🤖 AI Summary
This study addresses key challenges in reliability modeling of cyber-physical systems (CPS), including heavy reliance on expert knowledge, incomplete failure documentation, and inadequate representation of subsystem interactions. To overcome these limitations, the authors propose a Capability Interaction Graph (CIG) grounded in the Unified Foundational Ontology (UFO) to construct a semantic knowledge graph for CPS. This framework automatically derives fault trees to identify failure propagation paths and minimal cut sets. By integrating an ontology-driven CIG with knowledge graph technology, the approach enables unified semantic modeling across engineering domains and supports automated fault tree generation. Experimental results demonstrate that the proposed method explicitly captures functional dependencies and system semantics, significantly reducing modeling complexity while enhancing the accuracy of fault analysis.
📝 Abstract
The development of Cyber-Physical Systems (CPSs) is inherently multidisciplinary, involving expertise from domains such as software engineering, electrical engineering, and mechatronics. throughout the lifecycle of the system, from design to deployment. Ensuring system reliability in Cyber-Physical Systems (CPSs) requires the identification and analysis of potential failures and their cascading effects. However, reliability modeling remains a challenging and error-prone activity, as it often depends on tacit expert knowledge, incomplete documentation of failure modes, and limited consideration of interactions between subsystems.

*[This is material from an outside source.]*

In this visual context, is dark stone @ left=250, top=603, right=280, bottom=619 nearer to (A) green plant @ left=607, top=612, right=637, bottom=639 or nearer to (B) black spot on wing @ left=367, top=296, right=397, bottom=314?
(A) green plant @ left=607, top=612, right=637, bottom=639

To address these challenges, this paper introduce the Capability Interaction Graph (CIG), an ontology-driven representation of CPS architectures grounded in the Unified Foundational Ontology (UFO). Due to its graph-based structure, a CIG is naturally represented as a knowledge graph (KG), enabling the explicit capture of functional dependencies and system semantics.

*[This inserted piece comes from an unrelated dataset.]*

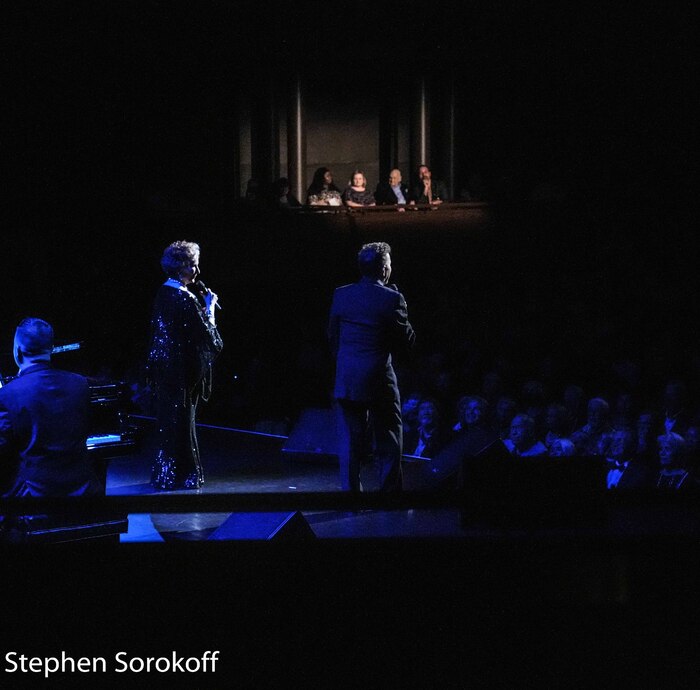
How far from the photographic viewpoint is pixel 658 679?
3.07m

Building upon this representation, we propose an automated synthesis algorithm for generating Fault Trees (FTs) directly from CIGs encoded as knowledge graphs. Fault Tree Analysis provides an effective mechanism for evaluating critical failure properties, including failure propagation paths and minimal cut set sets.
Our approach reduces this complexity by leveraging CIGs and knowledge graphs. We provide a common semantic representation across engineering domains and support the automated generation of reliability models.